Well, this show initially had me excited as it was looking like a psychological science fiction thriller. What do you do when your mind has been separated from your body, and there's no telling if you'll ever be able to reunite the two? Would the back-up program which was mentioned as a safety precaution be used to create an exact duplicate of Maya's mind--leaving a sort of duplicate mind in her physical body and the original one entrapped in a robot? All sorts of intriguing possibilities leapt to mind. But apparently that wasn't what this show was interested in. Somehow Maya's mind and body are reunited at the end of the episode, which has the effect of deflating our expectations of sophisticated sci-fi. If that is not going to be the problem, what will be? Will this be nothing more than a Wild West in Space shoot-'em-up tale of lawless prospectors struggling to strike it rich with Orichalt? Surely the reservations about the safety of Orichalt wouldn't have been mentioned at the beginning if something wasn't going to go wrong.
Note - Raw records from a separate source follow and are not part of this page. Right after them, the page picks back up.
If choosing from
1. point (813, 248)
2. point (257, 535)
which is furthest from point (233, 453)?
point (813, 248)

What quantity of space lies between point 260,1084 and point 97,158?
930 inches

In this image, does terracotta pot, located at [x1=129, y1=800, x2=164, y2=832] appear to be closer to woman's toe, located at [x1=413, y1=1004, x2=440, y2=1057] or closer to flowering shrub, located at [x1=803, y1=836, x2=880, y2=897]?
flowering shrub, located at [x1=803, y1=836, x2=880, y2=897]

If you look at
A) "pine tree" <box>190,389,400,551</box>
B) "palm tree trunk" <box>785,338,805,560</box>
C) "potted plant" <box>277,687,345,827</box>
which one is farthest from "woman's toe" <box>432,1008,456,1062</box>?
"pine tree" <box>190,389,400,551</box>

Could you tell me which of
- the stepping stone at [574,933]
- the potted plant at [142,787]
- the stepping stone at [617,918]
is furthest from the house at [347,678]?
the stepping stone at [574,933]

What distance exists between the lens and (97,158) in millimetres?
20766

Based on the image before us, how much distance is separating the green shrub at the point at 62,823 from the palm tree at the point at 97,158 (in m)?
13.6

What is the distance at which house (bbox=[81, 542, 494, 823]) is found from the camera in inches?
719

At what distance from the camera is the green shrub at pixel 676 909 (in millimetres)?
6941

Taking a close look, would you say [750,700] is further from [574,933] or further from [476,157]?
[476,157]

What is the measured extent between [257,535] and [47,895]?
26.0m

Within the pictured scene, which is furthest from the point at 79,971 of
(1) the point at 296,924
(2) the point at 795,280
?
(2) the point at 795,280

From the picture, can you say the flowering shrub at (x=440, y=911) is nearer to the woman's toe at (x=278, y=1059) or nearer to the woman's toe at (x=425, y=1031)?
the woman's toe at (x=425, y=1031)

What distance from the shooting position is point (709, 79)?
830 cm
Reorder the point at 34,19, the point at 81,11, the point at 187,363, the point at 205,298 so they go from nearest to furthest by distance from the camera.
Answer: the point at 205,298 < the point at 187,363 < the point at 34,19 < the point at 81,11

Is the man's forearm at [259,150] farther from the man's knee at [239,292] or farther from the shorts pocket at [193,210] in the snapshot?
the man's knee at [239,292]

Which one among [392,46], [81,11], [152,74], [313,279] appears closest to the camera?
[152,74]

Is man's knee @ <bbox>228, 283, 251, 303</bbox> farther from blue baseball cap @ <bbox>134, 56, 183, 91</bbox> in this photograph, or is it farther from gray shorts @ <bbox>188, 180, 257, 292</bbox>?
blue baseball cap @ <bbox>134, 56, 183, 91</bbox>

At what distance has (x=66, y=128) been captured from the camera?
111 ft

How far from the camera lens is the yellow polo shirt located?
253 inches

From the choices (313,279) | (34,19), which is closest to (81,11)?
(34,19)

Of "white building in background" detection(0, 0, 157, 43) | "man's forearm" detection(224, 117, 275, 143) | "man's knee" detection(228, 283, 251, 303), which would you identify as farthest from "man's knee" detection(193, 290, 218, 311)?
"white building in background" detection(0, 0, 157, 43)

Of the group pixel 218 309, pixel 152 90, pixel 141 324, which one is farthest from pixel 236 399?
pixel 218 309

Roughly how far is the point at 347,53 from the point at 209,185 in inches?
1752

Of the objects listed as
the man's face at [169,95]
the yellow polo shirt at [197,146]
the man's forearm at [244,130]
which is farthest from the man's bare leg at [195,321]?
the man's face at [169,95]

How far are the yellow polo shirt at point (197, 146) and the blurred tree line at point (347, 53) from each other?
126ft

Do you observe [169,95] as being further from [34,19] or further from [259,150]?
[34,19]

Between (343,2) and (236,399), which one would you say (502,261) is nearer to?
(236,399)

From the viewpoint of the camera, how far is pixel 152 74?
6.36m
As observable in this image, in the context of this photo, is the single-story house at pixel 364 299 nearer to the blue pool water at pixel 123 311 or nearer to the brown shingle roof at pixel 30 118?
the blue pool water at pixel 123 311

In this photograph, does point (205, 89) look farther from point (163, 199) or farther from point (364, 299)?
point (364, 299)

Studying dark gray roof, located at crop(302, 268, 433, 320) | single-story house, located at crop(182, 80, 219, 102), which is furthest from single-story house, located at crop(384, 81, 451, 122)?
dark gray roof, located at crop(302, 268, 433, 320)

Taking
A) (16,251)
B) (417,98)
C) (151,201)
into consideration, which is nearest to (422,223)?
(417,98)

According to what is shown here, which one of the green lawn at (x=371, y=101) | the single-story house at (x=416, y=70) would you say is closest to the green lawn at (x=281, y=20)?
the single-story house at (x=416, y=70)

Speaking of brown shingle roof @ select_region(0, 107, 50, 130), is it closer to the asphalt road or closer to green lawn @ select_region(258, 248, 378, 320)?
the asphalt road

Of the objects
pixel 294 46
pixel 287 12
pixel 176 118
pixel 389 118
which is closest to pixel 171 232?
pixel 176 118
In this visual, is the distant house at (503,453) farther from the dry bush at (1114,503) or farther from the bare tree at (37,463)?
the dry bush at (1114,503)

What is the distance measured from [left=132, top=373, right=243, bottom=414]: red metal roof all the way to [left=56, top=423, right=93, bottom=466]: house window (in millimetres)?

In episode two, a couple of strange things happen which revived my interest somewhat (though I still think a massive opportunity has been missed). It turns out that one of Maya's coworkers, who appropriately operates the mecha ID-0, has suffered the fate of mind separated from body. I had sort of guessed this before the shocking revelation was made, since this guy never appears outside his mecha. One problem is that this whole system of sending your mind to a mecha while backing it up in case anything goes wrong doesn't make all that much sense. It's never explained how this is possible or necessary--why not send the backup copy to run the mecha instead of putting the original at risk? Any way, another even more bizarre cliffhanger comes when a strange girl somehow appears from a chunk of high grade Orichalt. WTF? I decided that must watch another episode to see what the explanation for this is.

...and episode three somehow manages to completely avoid the obvious question of how in the world this strange girl has materialized. Instead, the characters get into a fight with the military which distracts them from this mind-blowing occurrence. But this was exactly what I didn't want to happen, and the message it sends me is that this show isn't going to be particularly deep, and instead considers shoot-'em-up action to be of a higher priority than sophisticated storytelling. The revelation that ID-0 isn't the only 'evertrancer' hardly drew any interest from me, and how exactly the crew made their escape didn't either. Thus, this episode managed to take me from feeling eager for an explanation to feeling that quitting ID-0 as a whole might not be a bad idea.

The animation, by the way, has a sort of crude computer-generated feel to it. Not terrible, but a little annoying.

Last updated Monday, November 16 2020. Created Monday, April 17 2017.